In New Zealand, receivership processes are governed by the Receiverships Act 1993.  The Receiverships Act specifies the minimum requirements to be appointed as a receiver (no formal qualifications are necessary).  Receivers are either appointed by a secured creditor (as an agent of the company)1,  or occasionally by a court.
A receiver is usually appointed over all (or nearly all) of the company’s property, including its business (known as a general receivership), but can be appointed over a discrete part of the company’s property.  In general receiverships, the receiver will usually have the power to manage the company’s business in addition to the power to sell the company’s assets2 .
Except where receivers are appointed by the court, secured creditors must have a contractual power to appoint a receiver in respect of property that is charged in favour of the creditor.  The appointing creditor’s security agreement will usually grant the secured creditor the power to appoint a receiver at any time after the underlying debt is overdue and outstanding but other events of default (such as breaches of covenant) will usually entitle a creditor to appoint.
Receivers may also be appointed by the High Court3  or a District Court4   However the courts consider that this power should only be used in exceptional cases and as a last resort.  Court appointments are very rare in New Zealand and will only happen where it is necessary to preserve property at risk or to enforce a judgment5.   
Although the powers expressly or impliedly conferred by a security agreement remain the basis of the receiver’s powers, section 14(2) supplements these powers and provides that a receiver may, inter alia, demand and recover income of the property in receivership and manage the property in receivership.  The Receiverships Act confers a wide range of additional powers6.   In all cases, receivers are required to exercise their powers in good faith, for a proper purpose and in the best interests of the appointing secured creditor7
A company is placed into liquidation upon the appointment of a liquidator.  A liquidator can be appointed at the initiative of the shareholders, the directors or by the High Court on application by specified persons, including a creditor.  
The purpose of liquidation is to entitle a liquidator to sell off a company’s assets and distribute the proceeds amongst the company’s creditors.  If any proceeds remain after the creditors are paid, these are distributed to the shareholders though, in practice that will rarely eventuate.
Liquidation commences on the date and at the time at which the liquidator is appointed8.   From the date of appointment, the liquidator has custody and control of the company’s assets, and the company’s directors are effectively displaced.  
Section 253 of the Companies Act 1993 outlines the duties of the liquidator.  Those duties are to: 
take possession of, protect, realise, distribute the assets, or the proceeds of realisation of the assets of the company, to its creditors; and 
distribute any surplus funds or assets according to the company’s constitution, or, if the company does not have a constitution, in accordance with the Companies Act 1993.  

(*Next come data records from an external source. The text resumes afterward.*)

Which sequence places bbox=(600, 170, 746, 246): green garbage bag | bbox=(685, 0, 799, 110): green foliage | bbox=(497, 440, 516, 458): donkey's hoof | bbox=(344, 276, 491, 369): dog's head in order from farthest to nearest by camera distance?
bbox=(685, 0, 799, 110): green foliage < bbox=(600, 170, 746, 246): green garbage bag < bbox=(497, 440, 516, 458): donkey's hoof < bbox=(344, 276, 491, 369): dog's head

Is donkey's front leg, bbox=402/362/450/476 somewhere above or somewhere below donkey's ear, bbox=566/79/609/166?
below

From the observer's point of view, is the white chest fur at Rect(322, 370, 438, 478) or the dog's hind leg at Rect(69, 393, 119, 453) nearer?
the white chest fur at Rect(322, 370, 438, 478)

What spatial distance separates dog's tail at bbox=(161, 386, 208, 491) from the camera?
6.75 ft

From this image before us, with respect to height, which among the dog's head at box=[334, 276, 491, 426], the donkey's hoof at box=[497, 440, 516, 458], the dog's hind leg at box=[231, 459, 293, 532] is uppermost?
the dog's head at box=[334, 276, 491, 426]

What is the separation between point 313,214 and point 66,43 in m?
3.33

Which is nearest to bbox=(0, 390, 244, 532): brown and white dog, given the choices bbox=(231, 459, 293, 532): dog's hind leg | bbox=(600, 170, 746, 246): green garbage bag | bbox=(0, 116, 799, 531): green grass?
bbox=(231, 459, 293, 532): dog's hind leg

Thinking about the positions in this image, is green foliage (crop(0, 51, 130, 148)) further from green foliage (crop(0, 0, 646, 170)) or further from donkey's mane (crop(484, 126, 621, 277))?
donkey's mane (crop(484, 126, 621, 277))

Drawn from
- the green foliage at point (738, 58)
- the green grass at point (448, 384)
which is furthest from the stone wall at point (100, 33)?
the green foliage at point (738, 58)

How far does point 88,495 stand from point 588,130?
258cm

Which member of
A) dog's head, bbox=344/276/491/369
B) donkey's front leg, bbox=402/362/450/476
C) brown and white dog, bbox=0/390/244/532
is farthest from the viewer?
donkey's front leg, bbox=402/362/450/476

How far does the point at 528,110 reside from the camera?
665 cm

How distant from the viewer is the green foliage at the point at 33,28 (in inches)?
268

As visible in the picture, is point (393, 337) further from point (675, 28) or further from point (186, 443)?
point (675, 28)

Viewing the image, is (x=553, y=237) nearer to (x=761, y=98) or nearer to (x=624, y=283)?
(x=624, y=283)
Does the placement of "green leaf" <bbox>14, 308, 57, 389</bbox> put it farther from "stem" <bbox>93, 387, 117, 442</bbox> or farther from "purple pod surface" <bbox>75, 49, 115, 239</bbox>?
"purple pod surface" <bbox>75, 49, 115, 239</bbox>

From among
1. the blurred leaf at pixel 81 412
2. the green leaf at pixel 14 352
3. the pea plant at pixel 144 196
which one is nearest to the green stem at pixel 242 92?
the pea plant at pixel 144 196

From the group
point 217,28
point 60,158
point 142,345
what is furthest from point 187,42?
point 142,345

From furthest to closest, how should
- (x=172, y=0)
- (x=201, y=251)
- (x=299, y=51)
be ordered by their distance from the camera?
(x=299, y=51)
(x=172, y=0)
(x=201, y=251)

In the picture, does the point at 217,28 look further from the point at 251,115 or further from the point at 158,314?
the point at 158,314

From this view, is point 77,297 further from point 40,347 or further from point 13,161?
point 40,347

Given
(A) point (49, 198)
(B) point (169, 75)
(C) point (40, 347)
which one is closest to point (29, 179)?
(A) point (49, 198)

On completion of this process, the liquidator normally sends a final report to the Registrar of Companies to bring about deregistration of the company9
In order to carry out his or her functions and duties, a liquidator is given a broad range of powers including administrative powers10 , the power to make calls on shares and enforce shareholder liabilities, the power to require supplies of 
essential services to the liquidator or company in liquidation11,  and the power to apply to the court for an order to pool the assets of related companies in liquidation or to require a related company to contribute towards the debts of the company in liquidation12
Insolvent Transactions
During the course of liquidation, liquidators may attempt to avoid transactions which they consider to be preferential or voidable in order to increase the funds available for distribution to creditors.13   An insolvent transaction is a transaction entered into by a company in the period leading up to its liquidation and at a time when the company was (or as a result of the transaction, became) insolvent.  A liquidator who wishes to set aside a transaction that is voidable must file a notice with the Court and serve that notice as soon as practicable on the other party to the transaction14.   The transaction will be automatically set aside if there is no objection by the party on whom notice is served.  However a transaction that is not automatically set aside may still be set aside by the Court, on application by the liquidator. 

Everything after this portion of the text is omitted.